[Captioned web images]
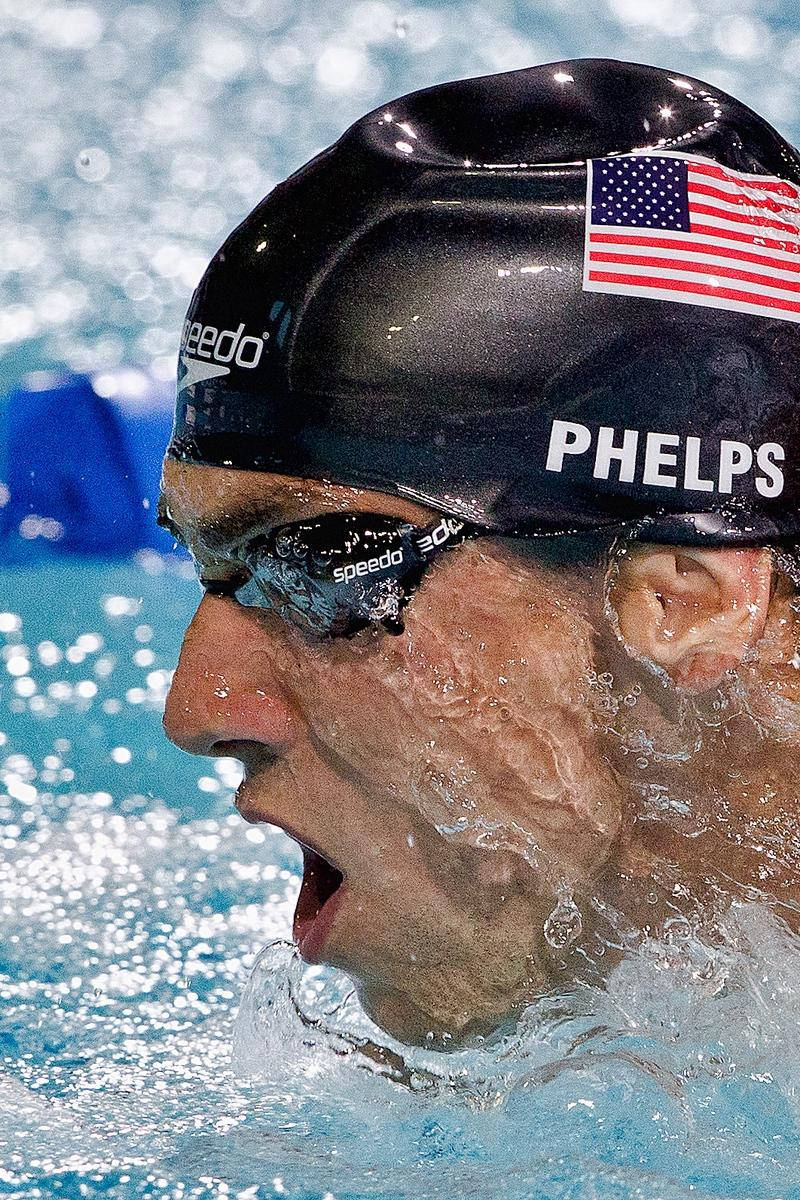 Michael Phelps Closeup Shot Background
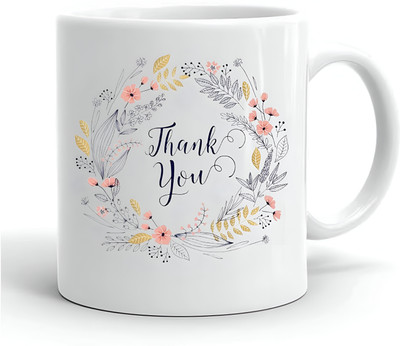 LoveGift Thank You Gift Ceramic Coffee Mug(350 ml)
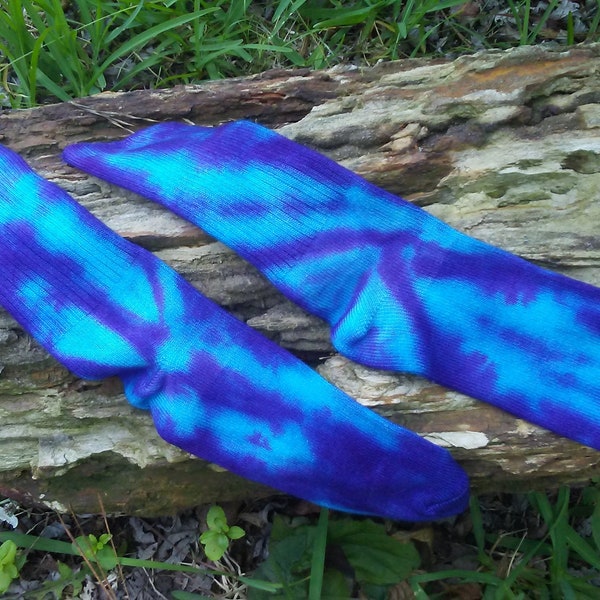 Bamboo Socks - Tie Dye - Adult - Unisex - Hippie Feet - Size 9-11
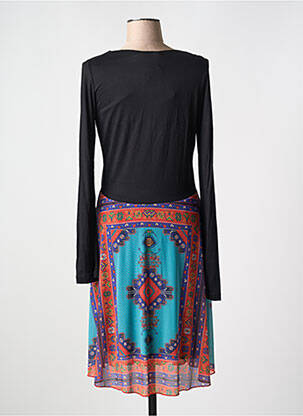 Robe mi-longue coupe fluide manches longues gris DESIGUAL femme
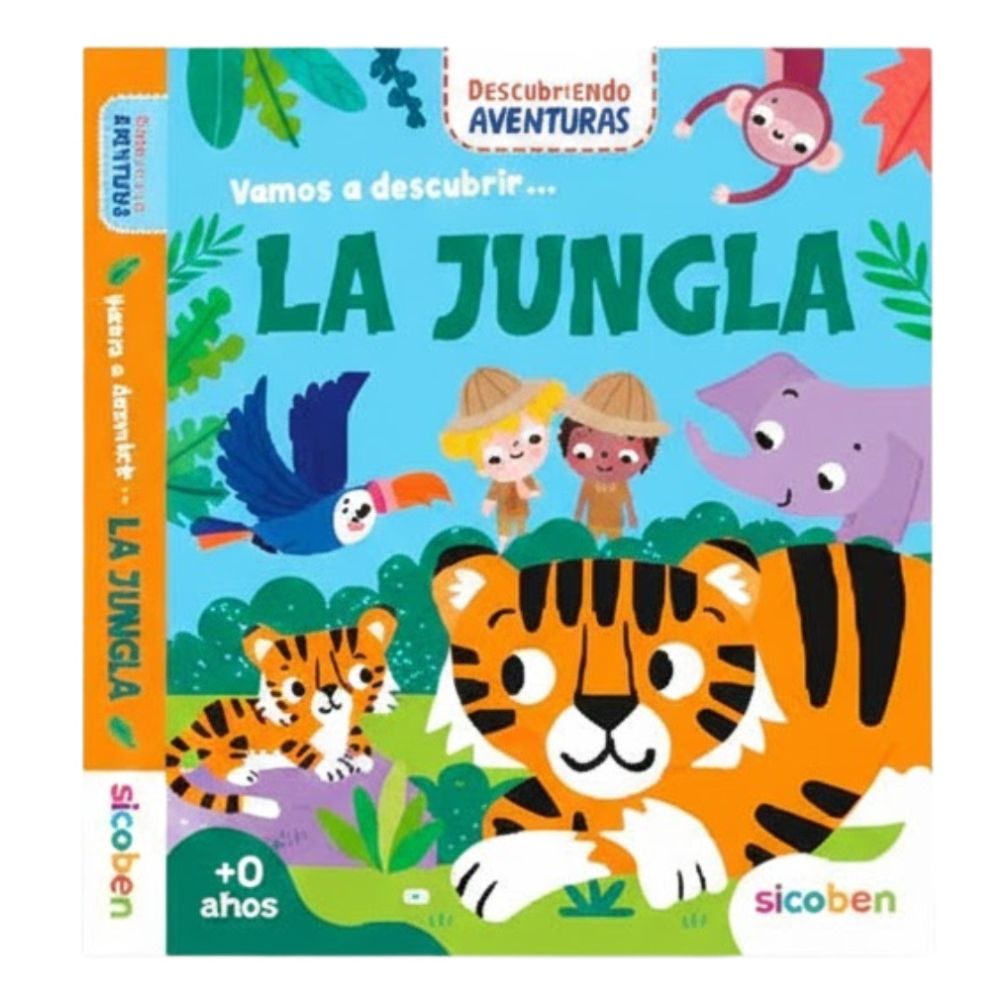 Libros Para Niños Descubriendo Aventuras "Vamos A Descubrir La Jungla" 0+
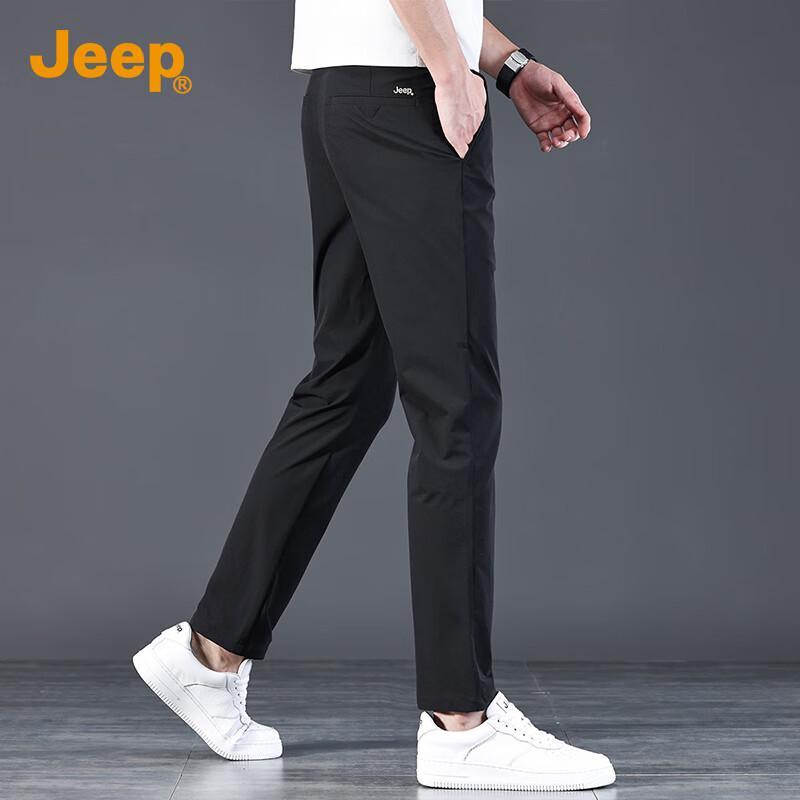 Jeep Men's 2025 Fall Loose Straight Fit Business Casual Trousers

Task brief.
Output exactly the lines from the one containing "Bamboo Socks - Tie" through the last line of the records above, both included, and leave out the pictures.

Response for this exercise.
 Bamboo Socks - Tie Dye - Adult - Unisex - Hippie Feet - Size 9-11
 Robe mi-longue coupe fluide manches longues gris DESIGUAL femme
 Libros Para Niños Descubriendo Aventuras "Vamos A Descubrir La Jungla" 0+
 Jeep Men's 2025 Fall Loose Straight Fit Business Casual Trousers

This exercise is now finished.